Amid reports of Russia offering to mediate between Greece and Turkey to diffuse escalating tensions between the two Mediterranean neighbors, experts believe that once Athens lays hand on F-35s and Rafales jets, Turkey would stand no chance in an aerial skirmish.
Now, with the rising military activities by the likes of Greece, Turkey, Cyprus, France, and Italy pointing towards an uncertain conflict in the future, Greece’s decision to upgrade its Air Force’s inventory may pay them huge dividends in the future.
Unlike the scenario with Turkey, who was ousted from the F-35 Programme by the United States, the acquisition of US F-35 fifth-generation stealth fighters would help Athens to emerge as a dominant player in the region.
At the beginning of the year, following Greece Prime Minister Kyriakos Mitsotakis’s visit to Washington, Greek Defense Minister Nikos Panagiotopoulos had said that the nation intends to seal a contract worth $3 billion to procure at least 24 stealthy fifth-generation F-35 Lightning II fighter jets from the US.
While the lengthy acquisition process is set to begin after 2024, Panagiotopoulos said that the F-35s, which are the most sought-after fighters in the world, will help them achieve “air superiority over Turkey” in the future.
The F-35 stealth fighters are considered the most advanced fifth-generation aircraft on the planet, and with the use of their advanced stealth with fighter speed and agility, fully fused sensor information, network-enabled operations, and advanced sustainment would provide Greece with a significant advantage over its neighbors.

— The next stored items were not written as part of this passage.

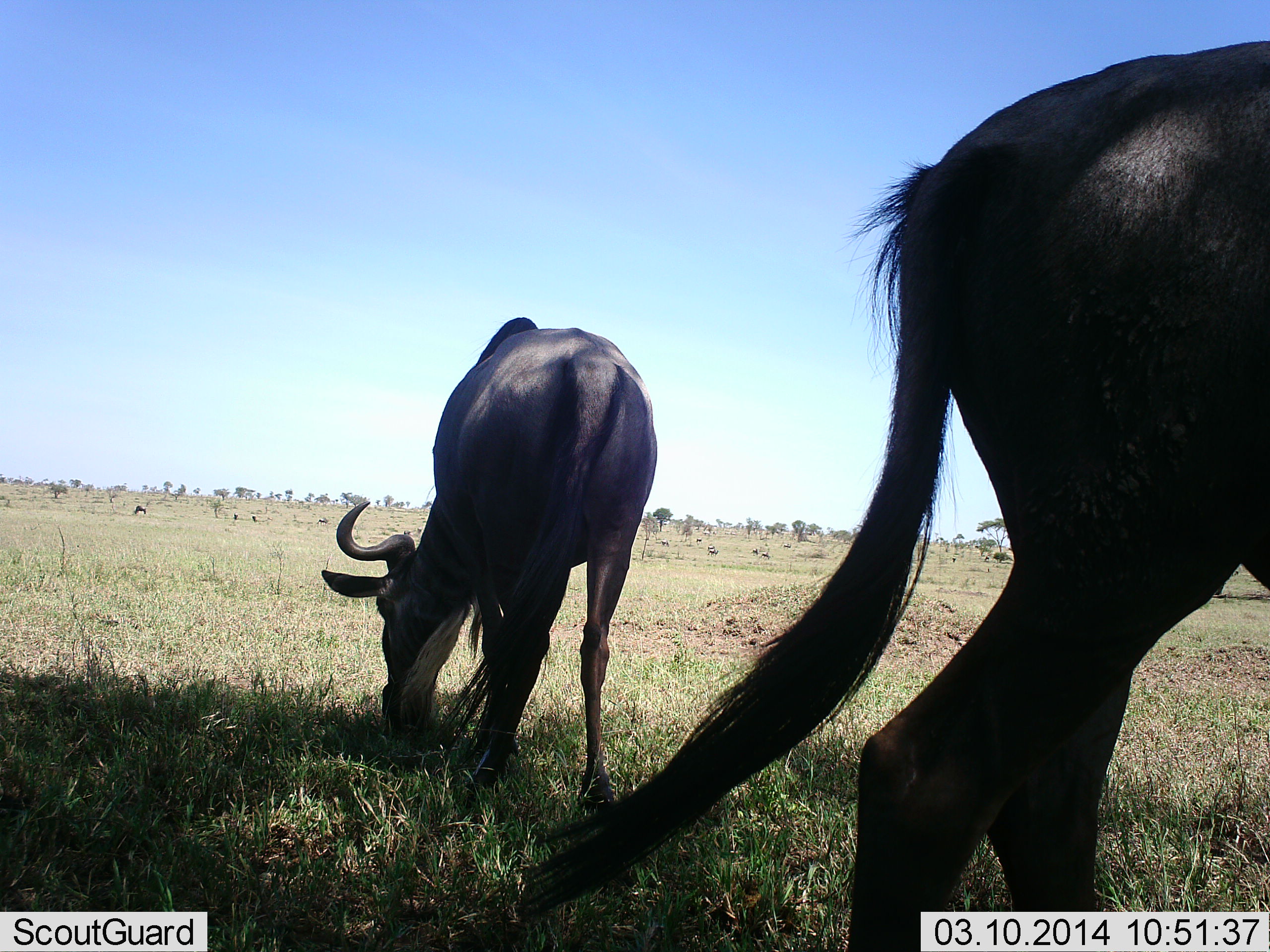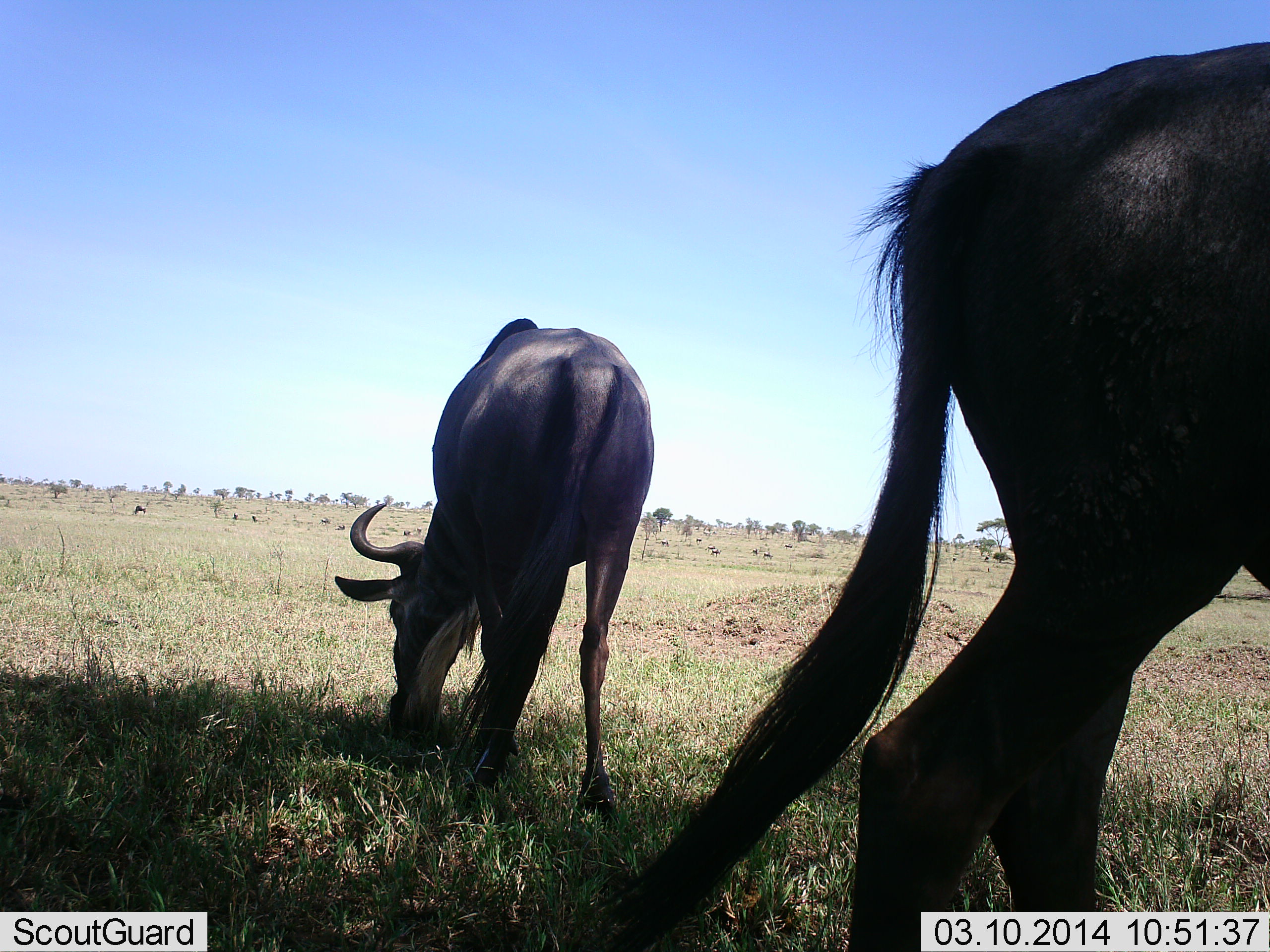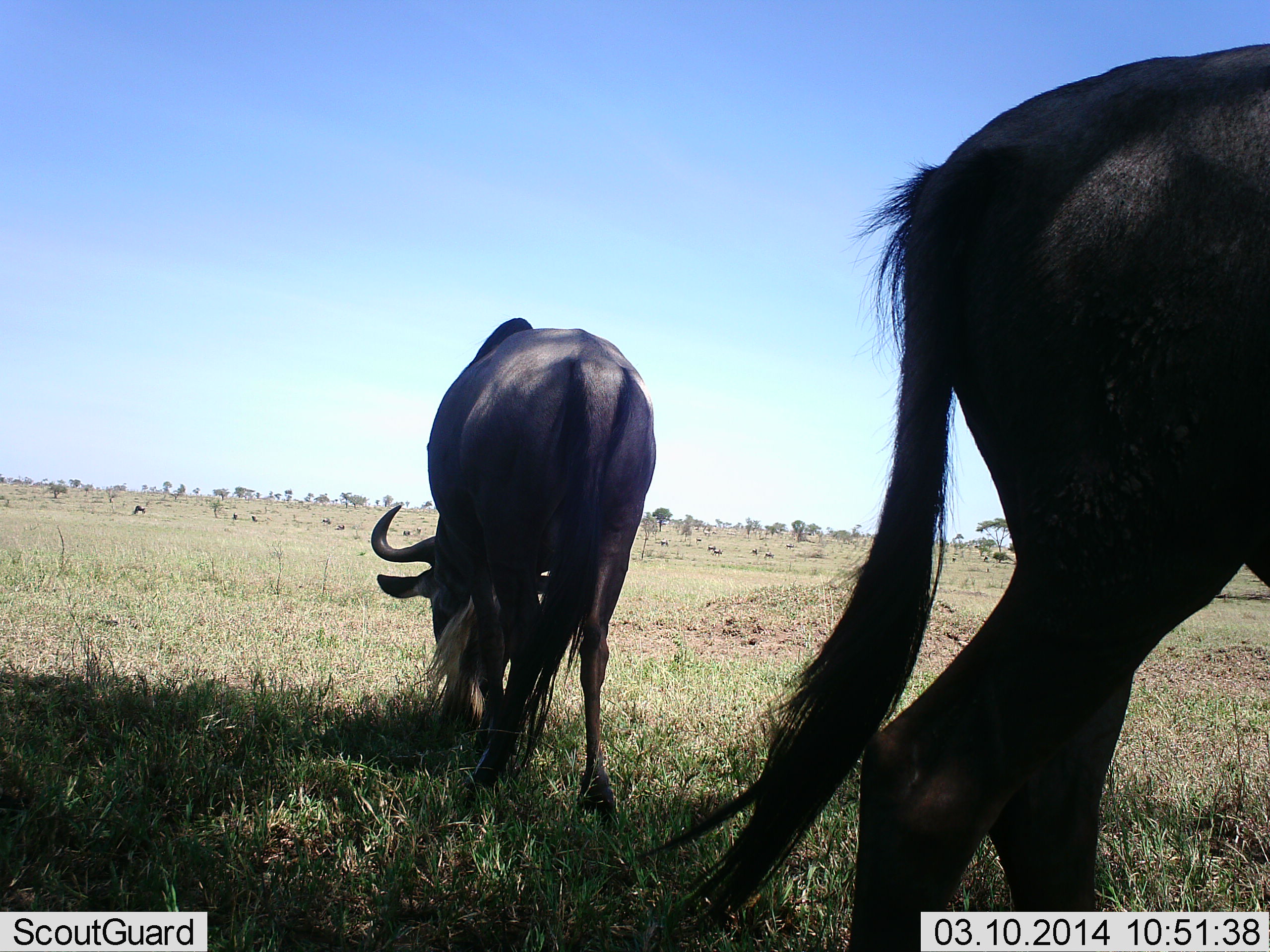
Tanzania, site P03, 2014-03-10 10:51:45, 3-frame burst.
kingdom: Animalia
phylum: Chordata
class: Mammalia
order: Artiodactyla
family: Bovidae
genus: Connochaetes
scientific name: Connochaetes taurinus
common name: blue wildebeest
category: wildebeest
Wildebeest (blue wildebeest) (Connochaetes taurinus), count 2. Behavior (volunteer vote fractions): standing 40%, resting 0%, moving 0%, interacting 0%. Young present (vote fraction): 0%. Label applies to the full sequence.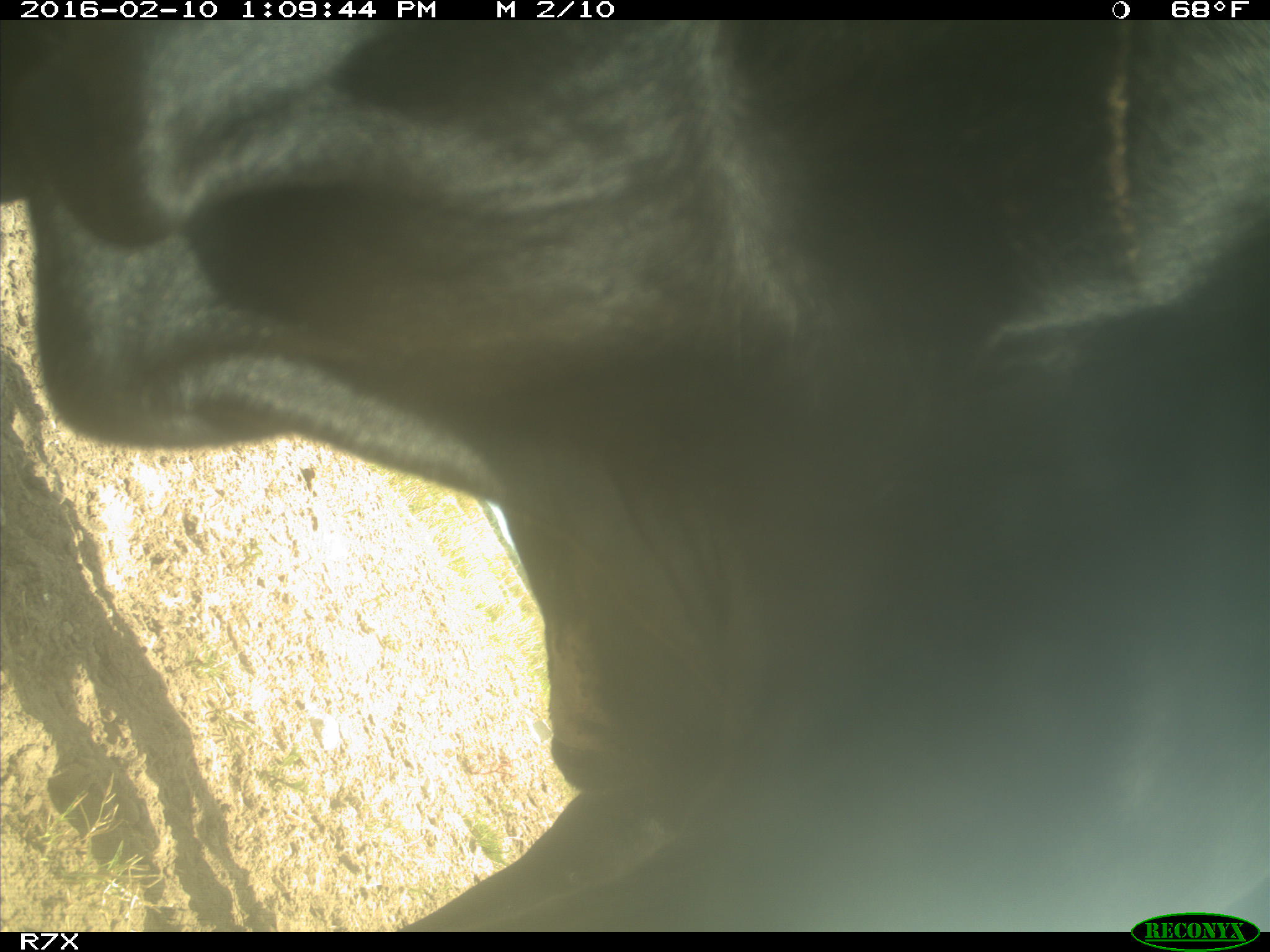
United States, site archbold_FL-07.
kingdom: Animalia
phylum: Chordata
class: Mammalia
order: Artiodactyla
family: Bovidae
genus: Bos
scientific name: Bos taurus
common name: domestic cow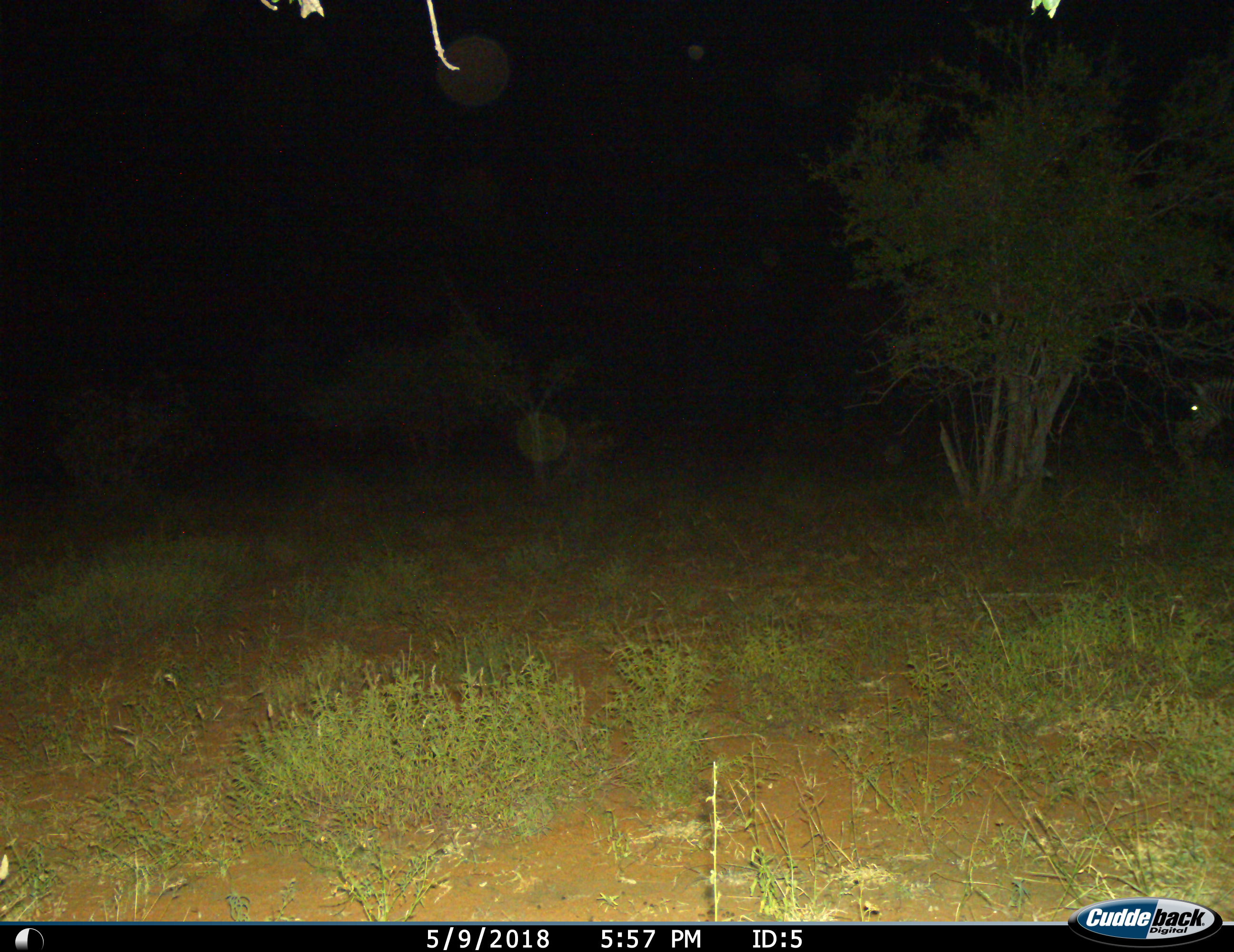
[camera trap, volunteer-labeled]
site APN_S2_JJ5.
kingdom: Animalia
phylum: Chordata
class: Mammalia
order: Perissodactyla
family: Equidae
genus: Equus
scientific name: Equus quagga burchellii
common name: burchell's zebra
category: zebraburchells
Zebraburchells (burchell's zebra) (Equus quagga burchellii), count 1. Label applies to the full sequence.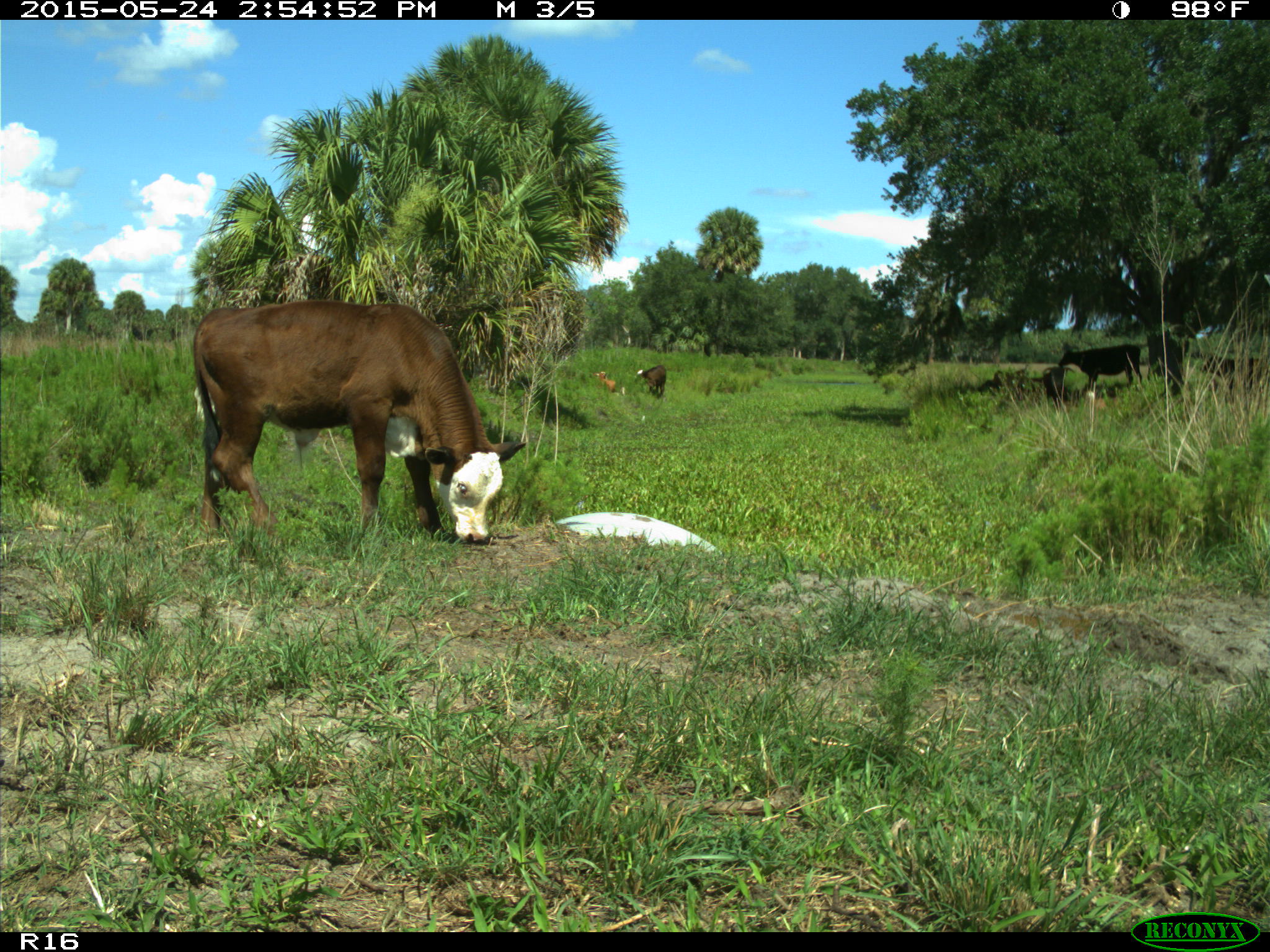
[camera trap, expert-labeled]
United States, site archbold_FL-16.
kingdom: Animalia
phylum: Chordata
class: Mammalia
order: Artiodactyla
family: Bovidae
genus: Bos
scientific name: Bos taurus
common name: domestic cow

According to Turkish journalist Haluk Özdalga, if the Hellenic Air Force indeed got their hands on the F-35s, the fighters would lead to “balances being turned upside down in the Eastern Mediterranean and the Middle East, including Cyprus”, and will enable Greece to convert the Aegean into a “Greek Lake”.
Turkey, which currently holds the fourth-generation US-built F-16 Fighting Falcons and older F-4 Phantom IIs in its ranks, was bound to get their hands on the stealthy fifth-generation F-35, but due to their refusal to plug out from the S-400 deal with Russia despite repeated warnings from the US, were suspended from the F-35 Joint Strike Fighter program.
Another promising addition to the HAL air fleet would be the acquisition of Dassault Rafale fighter jets from France. Athens is in negotiations with its Paris over future arms deals that might include the formidable 4.5-generation Rafale jets, which once possessed would pose a huge threat to Turkish jets.
A Greek official, while speaking to Reuters, had said that the country has held talks to enhance the country’s defense potential, which includes the purchase of the Rafales. He had stated – “We are in talks with France, and not only with France, in order to increase our country’s defense potential,”
As reported earlier by the EurAsian Times, media reports had circulated on the internet claiming that the nations had reached a deal for the sale of 18 Rafale jets, but none were confirmed by the officials.
The Dassault Rafale, a French twin-engine, canard-delta wing, multirole fighter aircraft equipped with a wide range of weapons, boasts the ability to perform air supremacy, interdiction, aerial reconnaissance, ground support, in-depth strike, anti-ship strike, and nuclear deterrence missions.
Despite not being a stealth aircraft, the Rafale has been designed for a reduced radar cross-section (RCS) and infrared signature, which means it has some stealth features, which have neither been exaggerated nor been over-hyped.
If the additions of the aircraft are confirmed, the fighters would add tremendous air power in the hands of Greece, as they fight off Turkish forces to challenge for power in the Mediterranean region.
Both Greece and Turkey possess a massive fleet of F-16s, but with Athens holding over 150 F-16s in contrast to Turkey’s 245 F-16s, HAL feels the need to at least surpass or at least match their neighbor’s fleet.
In December of last year, Greek Defense Minister announced that as part of a $1.5 billion deal with US giants Lockheed Martin, the F-16s under HAL will be upgraded to the latest Viper standard by the year 2027.
Following the upgrade, a major portion of the HAL F-16s will have qualitative superiority over Ankara’s huge fleet of F-16s, which currently operate the Block 30, 40, and 50 variants of the fighters.
The deal, according to Lockheed Martin, will mean that the “HAL F-16Vs will be the most advanced F-16s in Europe”, making Greece’s air fleet to have an unassailable lead over Turkey, who are finding it increasingly difficult to maintain its large fleet of fourth-generation fighters.